» DOCUMENT SECTION:
******************************
Team:
Since the group seemed supportive of heading in the direction of the “Purple” proposal during today’s call, I wanted to follow up with some more detailed thoughts on the data model for “Periwinkle” (as I think we’re calling it now). In parallel with the work that Pavish and Ghislaine are doing to flesh out the UX, I’d like to work with Brent (and anyone else who is interested) on fleshing out the data model. I’m eager to get to a point where we agree on the tables/models and columns/fields (and their relationships). Towards that end, I’m hoping there might not be a ton of discussion or work remaining. And I want to get started on it so we can reach an agreement as soon as possible. So I’m hoping an email thread might suffice to reach an agreement. Clarity on the specifics of the data model will really help our internal discussions, I think. So…
Here’s my proposal:
Additional thoughts:
In the past, Brent has taken issue with putting roles "underneath" databases, whereas Pavish has wanted to model roles underneath databases (in Mathesar). I continue to remain neutral about this behavior, but I’ve chosen to follow Pavish’s proposed behavior both when writing the “Purple” specs and when creating this ER diagram, simply because Pavish has seemed to feel more strongly than Brent. But I’m hoping we can resolve this debate soon. What I really really want to avoid is a situation where we pursue something akin to Pavish’s preferred product functionality while implementing it via something akin to Brent’s preferred data model. I raised this concern back on March 29th and I’m still not convinced that anyone fully understood my point at that time. Kriti even called it “bikeshedding”. After that thread, I ended up drafting a substantial critique document detailing specific problems stemming from incompatibilities between Brent’s models and Pavish’s product functionality. But I never presented that critique to anyone because I wanted us to get to a point as a team where we agreed on the product functionality first. I made an attempt at that on April 10th, by suggesting that Pavish incorporate an “Encapsulation” section into his product spec. I don’t think we ever reached an agreement in that PR on the matter, and then the whole product design veered off on a different course. So in the “Purple” proposal, I clearly specified that “encapsulation” behavior by writing:
Role metadata (e.g. name, password) would be stored per-database. Two separate databases on the same server with the same DB role would warrant separate role records with separate (duplicate) passwords stored in Mathesar metadata.
Brent: are you okay with that ☝️ behavior?
To reiterate: I really don't have a preference about the actual “encapsulation” behavior — I’m simply trying to move things towards a solid plan here.
******************************
» SOURCE DATA:
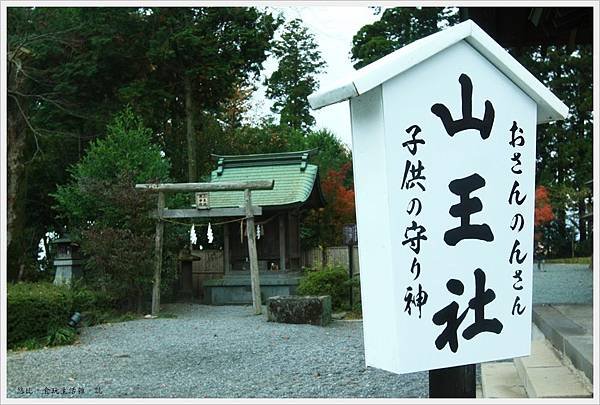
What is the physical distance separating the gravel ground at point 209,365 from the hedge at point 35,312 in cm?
******************************
» TASKS TO COMPLETE:
(1) List every person named in the data model email.
(2) Please copy word for word the part of the data model email that opens with the words containing "To reiterate: I" and closes with "solid plan here.".
(3) Condense the paragraph of the data model email beginning "Since the group seemed supportive" into a short bulleted list that keeps its main facts.

» ANSWERS FOR THE TASKS:
(1) Pavish, Ghislaine, Brent, Kriti

(2)
To reiterate: I really don't have a preference about the actual “encapsulation” behavior — I’m simply trying to move things towards a solid plan here.

(3)
- The group seemed supportive of the "Purple" proposal during today's call, so this follows up with detailed thoughts on the data model for "Periwinkle."
- While Pavish and Ghislaine flesh out the UX, the writer wants to work with Brent, and anyone else interested, on the data model.
- The goal is agreement on the tables/models, the columns/fields and their relationships.
- Little discussion or work may remain, so the writer wants to start now and hopes an email thread will be enough to reach agreement as soon as possible.
- Clarity on the data model should help internal discussions.